Basic statistics webcasts always draw a large crowd, new questions and interesting tips. Sam Gardner’s April 7 webcast was no exception.
Sam started with distributions. He mentioned the CTRL broadcast command, where for certain reports, holding the CTRL key, clicking the red triangle and then selecting the command applies the command to all similar reports open in that window. Sam used it to create normal quantile plots for 10 distributions he had run for sample physical fitness data. Other keyboard shortcuts are available via the JMP Help menu: Help>Books>Quick Reference.
A question about outliers led Sam to discuss how outliers display in relation to box plots. I excerpted a bit about box plots where Sam describes box plots in detail, including how to interpret the markings for quantiles median, mean, confidence intervals, 50% data range and the typical range for data if they were normally distributed.
For those interested in outliers, Sam pointed to Mark Bailey’s Grubbs Outlier Test script, which you can download from the JMP File Exchange (requires free SAS login).

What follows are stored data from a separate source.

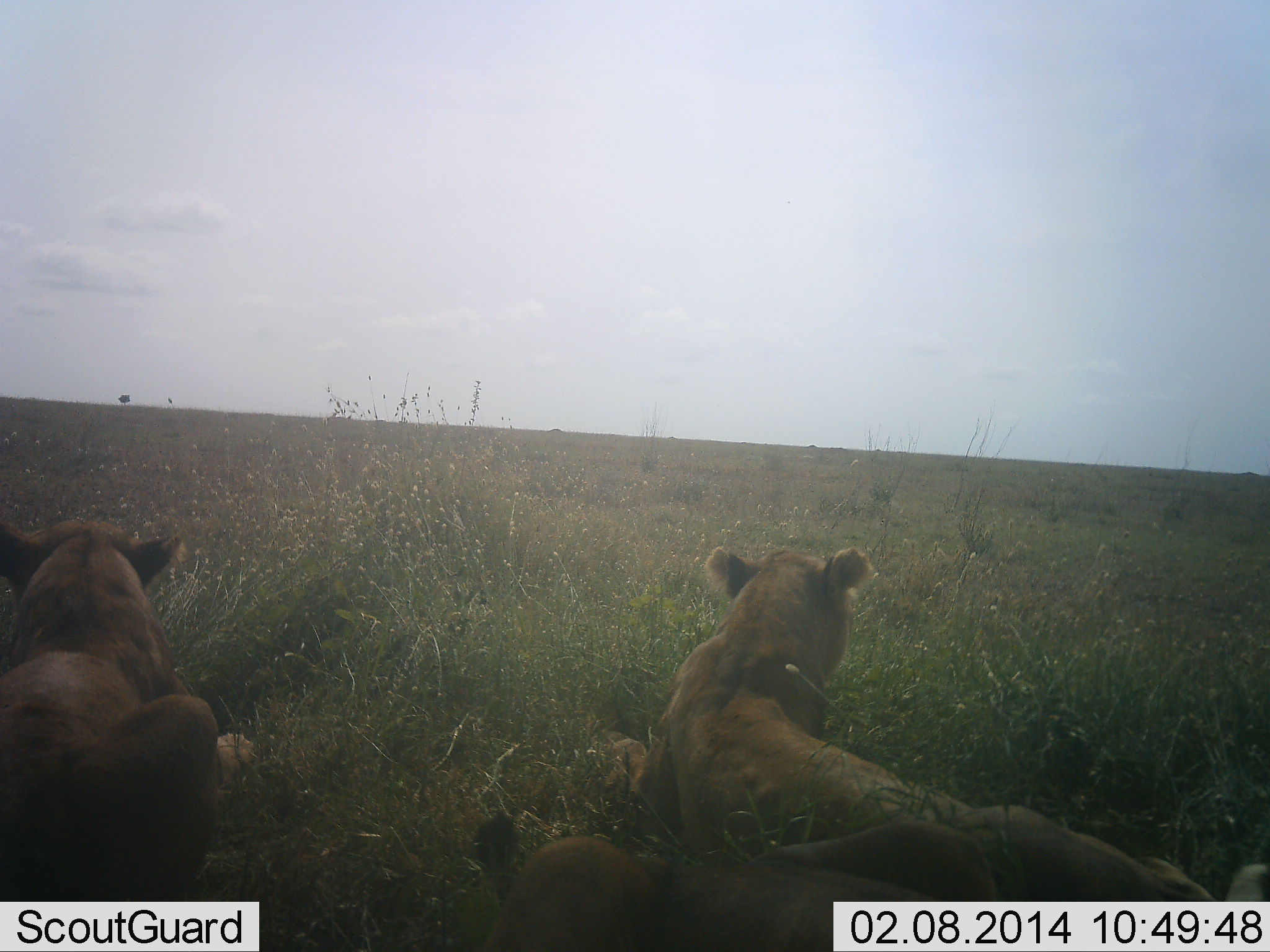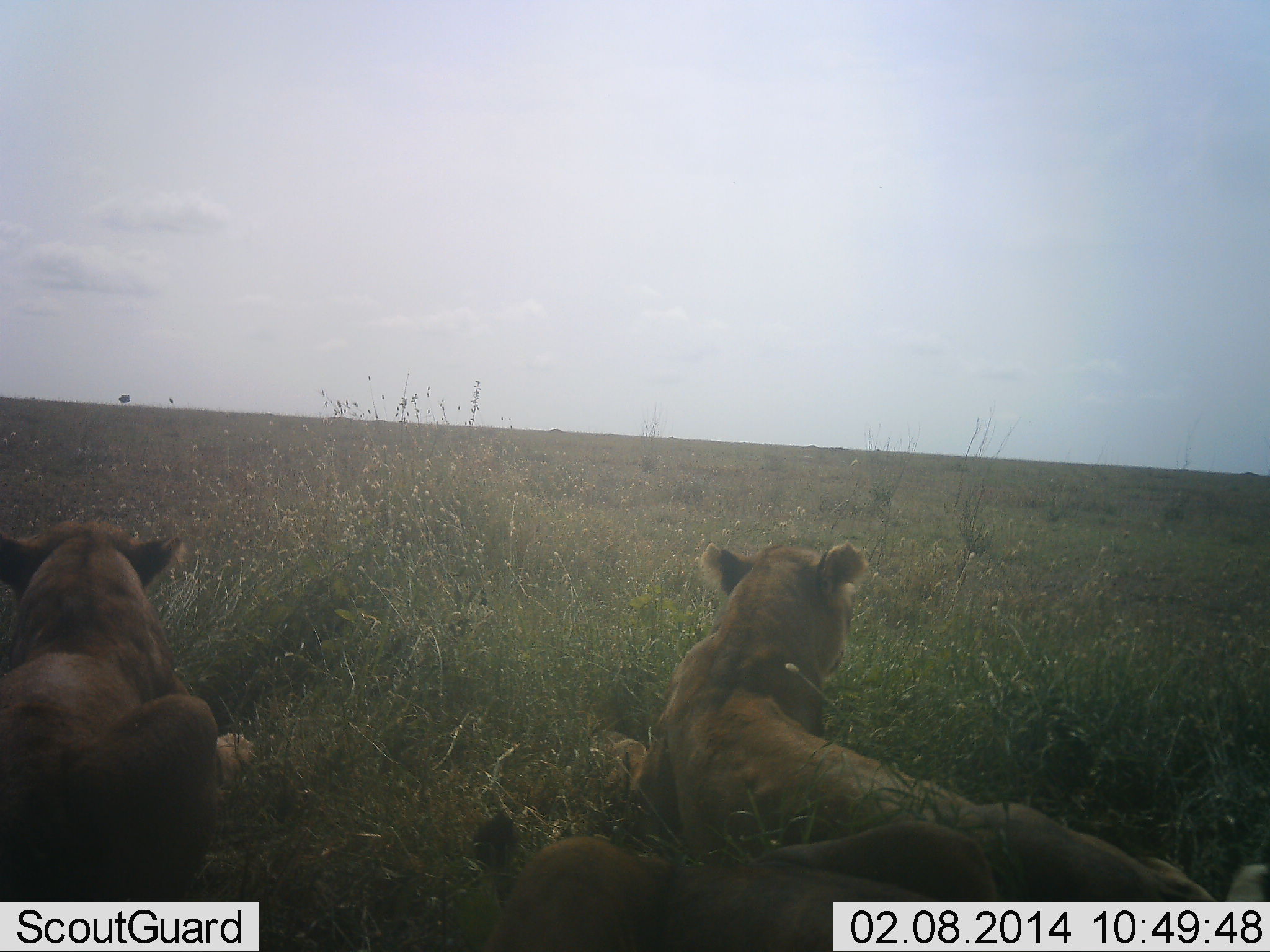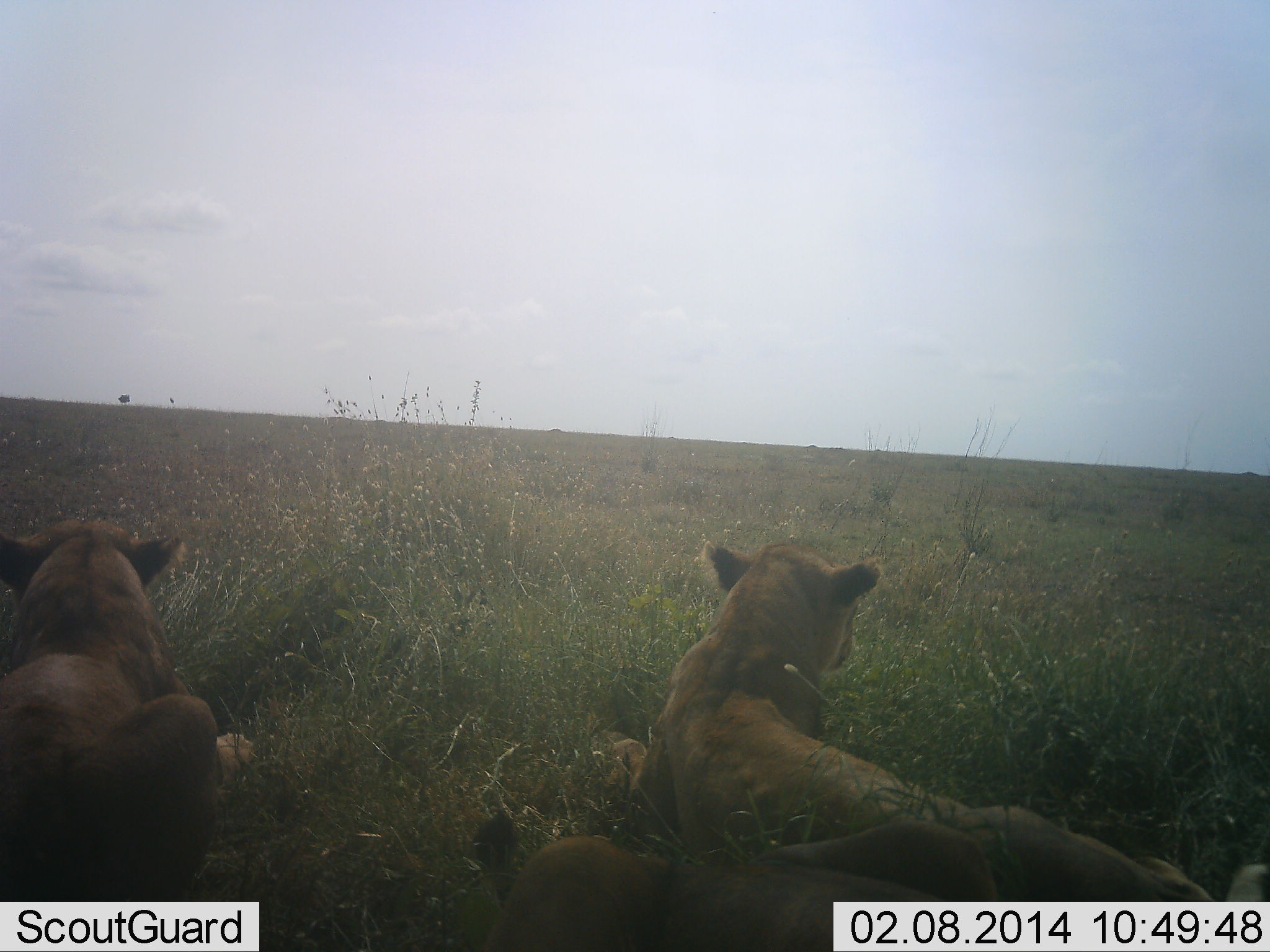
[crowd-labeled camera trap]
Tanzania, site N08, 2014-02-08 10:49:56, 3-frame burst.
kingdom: Animalia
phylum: Chordata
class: Mammalia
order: Carnivora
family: Felidae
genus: Panthera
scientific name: Panthera leo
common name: lion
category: lionfemale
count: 3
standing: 0%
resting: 100%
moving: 0%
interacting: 0%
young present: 0%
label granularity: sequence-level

The script iteratively (one column at a time) detects an outlier in univariate data using the method of Grubbs. The report includes a statement if the outlier is or is not detected at the significance level indicated and gives a p-value for the observed G statistic.
If you missed the live webcast or want a refresher, consider viewing a basic statistics demo that Sam recorded last year, where he uses JMP for one-sample statistical analysis, two-sample statistical analysis and simple regression.

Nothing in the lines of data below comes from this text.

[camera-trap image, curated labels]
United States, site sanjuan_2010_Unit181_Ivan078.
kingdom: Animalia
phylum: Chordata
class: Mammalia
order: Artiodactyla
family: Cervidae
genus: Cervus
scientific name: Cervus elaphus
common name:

Don’t forget to take advantage of the Statistics Index available from JMP Help>Statistics Index. Depending on the statistic you look up, it defines the statistic, lets you open a data table to use when running the statistics or gives an example of how the statistic is rendered and displayed in JMP. You can also get information on a statistic by grabbing the question mark icon from the menu bar and clicking it on a statistic value displayed in a JMP analysis.